The helicopter delivered 1,100 pounds of equipment, including lumber, siding, posts, tools, water for the workers, and Alaskan yellow cedar shingles. The shingles were specially ordered to make the restoration as historically accurate as possible, Scurlock said. Likewise, a lightning rod was specifically fabricated based on lightning rods at other lookouts.

“We’re trying to preserve as much as we can. That’s an overriding consideration with a historic structure like that,” Scurlock said.

 

Back from the brink

The volunteers camped at the site Friday and Saturday nights, some of them rising before dawn Sunday morning and working by headlamp to be sure the roof repair was completed before predicted storms moved in.

“We’ve definitely pulled it back from the brink.
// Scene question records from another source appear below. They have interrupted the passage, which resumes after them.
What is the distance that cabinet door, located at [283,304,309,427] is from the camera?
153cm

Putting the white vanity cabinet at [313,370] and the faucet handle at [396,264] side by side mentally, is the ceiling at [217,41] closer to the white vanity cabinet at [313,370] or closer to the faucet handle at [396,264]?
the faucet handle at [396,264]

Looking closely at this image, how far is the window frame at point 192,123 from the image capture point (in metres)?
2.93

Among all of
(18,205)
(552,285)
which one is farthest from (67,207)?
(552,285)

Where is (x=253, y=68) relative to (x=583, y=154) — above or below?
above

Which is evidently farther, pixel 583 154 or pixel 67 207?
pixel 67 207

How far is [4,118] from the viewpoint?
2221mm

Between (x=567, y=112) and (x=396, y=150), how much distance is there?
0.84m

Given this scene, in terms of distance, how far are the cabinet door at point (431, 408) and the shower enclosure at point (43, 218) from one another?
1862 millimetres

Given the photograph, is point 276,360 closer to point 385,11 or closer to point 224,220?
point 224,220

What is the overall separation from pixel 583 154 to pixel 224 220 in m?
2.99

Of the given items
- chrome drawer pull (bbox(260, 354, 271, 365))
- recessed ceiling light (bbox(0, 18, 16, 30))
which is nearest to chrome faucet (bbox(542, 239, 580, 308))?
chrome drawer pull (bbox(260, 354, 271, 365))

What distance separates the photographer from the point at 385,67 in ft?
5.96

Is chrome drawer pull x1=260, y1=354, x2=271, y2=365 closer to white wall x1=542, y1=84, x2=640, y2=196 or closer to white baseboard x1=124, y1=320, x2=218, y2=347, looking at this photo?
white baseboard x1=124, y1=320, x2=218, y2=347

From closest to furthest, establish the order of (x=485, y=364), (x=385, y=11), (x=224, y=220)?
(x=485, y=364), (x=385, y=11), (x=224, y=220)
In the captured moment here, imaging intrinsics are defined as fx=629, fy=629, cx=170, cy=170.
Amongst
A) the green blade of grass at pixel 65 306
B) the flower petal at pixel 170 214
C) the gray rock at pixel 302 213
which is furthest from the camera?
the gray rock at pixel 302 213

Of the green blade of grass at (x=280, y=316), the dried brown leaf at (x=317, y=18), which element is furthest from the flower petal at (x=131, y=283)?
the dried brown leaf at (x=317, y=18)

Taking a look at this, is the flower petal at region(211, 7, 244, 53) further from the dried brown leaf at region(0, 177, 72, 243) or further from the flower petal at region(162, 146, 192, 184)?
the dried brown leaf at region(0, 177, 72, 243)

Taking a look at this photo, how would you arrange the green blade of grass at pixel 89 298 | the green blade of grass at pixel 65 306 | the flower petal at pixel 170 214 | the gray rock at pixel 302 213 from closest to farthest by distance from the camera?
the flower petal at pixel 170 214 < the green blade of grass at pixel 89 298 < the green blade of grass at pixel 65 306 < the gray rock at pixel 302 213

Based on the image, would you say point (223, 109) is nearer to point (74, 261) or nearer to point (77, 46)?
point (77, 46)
It’s a solid structure that will last for years to come,” Scurlock said Monday (Sept. 16). “I’ve become extremely fond of that trail and the lookout,” he added.

“It’s amazing to me how many people are not only interested, but passionate about preserving these historic lookouts,” Liu said Monday after the weekend of working on Mebee lookout.

“I’ve always been a history buff,” Liu said. For him, fire lookouts hold a fascination because they “hearken back to an era when the Forest Service enjoyed more popularity, and focus on its mission,” Liu said.

“Lookouts have always been in amazingly spectacular places,” Liu added. Mebee’s remote perch provides a panoramic view of the upper end of the West Fork of the Methow River.

Liu said the Mebee restoration project is remarkable for its “painstaking effort to keep true to the historic integrity of the building,” and for its efficiency.

“Projects in similar places have taken years. Starting early this spring with a conversation, to completing restoration is pretty incredible,” Liu said.